Canada also supported Operation Desert Fox in 1998 when Saddam refused to co-operate with weapons inspectors. This is an important point because this did not have UN approval, yet the House, from what I have heard some of my colleagues say today, did have an open debate and the House did take a vote so that all members could have a say.
Even though we finally see a position from the government today, there still has not been that commitment to democracy that many members in the House would like to see in order to have a final say as to what we believe should be done in this particular case. The government, when in opposition, had the right to do so. It is incredible that today, when it does have the chance to let all members have a say, it refuses that opportunity.
I would like to summarize what the Canadian Alliance has said in the past. We have questioned the effectiveness of sanctions. Something I was happy to see was when an all party committee actually agreed and there was unanimous consent to ease the sanctions, I believe it was in 2000, to try to help the people of Iraq. We were on side with that because it is not clear what detrimental effects sanctions can have on the people on the ground.
There have been a number of other fronts with which we have been involved. I know my time is limited, so I would like to simply leave off by saying that in the next little while, as we know, unless Saddam does decide to leave Iraq in exile, we are faced with military action. Seeing that the government is not going to be involved, we must start to work toward the post-war scenario.

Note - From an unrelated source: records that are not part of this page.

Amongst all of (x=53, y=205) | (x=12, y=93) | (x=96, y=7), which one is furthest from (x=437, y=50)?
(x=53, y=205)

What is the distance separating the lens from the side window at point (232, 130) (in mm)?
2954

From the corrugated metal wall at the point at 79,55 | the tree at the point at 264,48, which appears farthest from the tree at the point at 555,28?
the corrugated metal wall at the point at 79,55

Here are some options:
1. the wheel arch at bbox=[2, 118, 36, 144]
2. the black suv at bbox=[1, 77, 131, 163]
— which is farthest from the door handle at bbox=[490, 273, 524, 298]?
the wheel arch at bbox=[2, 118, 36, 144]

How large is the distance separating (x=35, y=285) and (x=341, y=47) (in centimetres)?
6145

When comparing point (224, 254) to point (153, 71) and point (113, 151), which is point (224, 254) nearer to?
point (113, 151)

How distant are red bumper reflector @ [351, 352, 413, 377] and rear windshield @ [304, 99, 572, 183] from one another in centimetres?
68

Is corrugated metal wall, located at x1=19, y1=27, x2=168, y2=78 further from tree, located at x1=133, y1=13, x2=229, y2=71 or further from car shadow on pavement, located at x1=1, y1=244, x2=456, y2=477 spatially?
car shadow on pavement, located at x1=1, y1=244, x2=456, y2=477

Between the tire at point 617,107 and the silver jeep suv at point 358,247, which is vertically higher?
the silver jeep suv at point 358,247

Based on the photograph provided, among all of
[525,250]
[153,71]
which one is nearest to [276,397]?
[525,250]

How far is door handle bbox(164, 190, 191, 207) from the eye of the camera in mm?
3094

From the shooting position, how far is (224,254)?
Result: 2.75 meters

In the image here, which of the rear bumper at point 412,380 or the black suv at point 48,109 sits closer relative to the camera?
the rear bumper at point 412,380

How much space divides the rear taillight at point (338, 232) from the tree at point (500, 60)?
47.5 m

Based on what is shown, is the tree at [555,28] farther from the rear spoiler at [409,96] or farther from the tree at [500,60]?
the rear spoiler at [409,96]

We should hope that the conclusion of any war will be fast. Canada should be making plans now with the UN, the U.S. and our allies for post-conflict restructuring of Iraq. The focus should be democratic reforms, inclusive of all ethnic groups and committed to peaceful relations with its neighbours and the world.
Canada could have a long term positive effect in developing that strategy and that is where we should be focusing. I hope that our credibility will not be affected with our allies because of this decision by the government.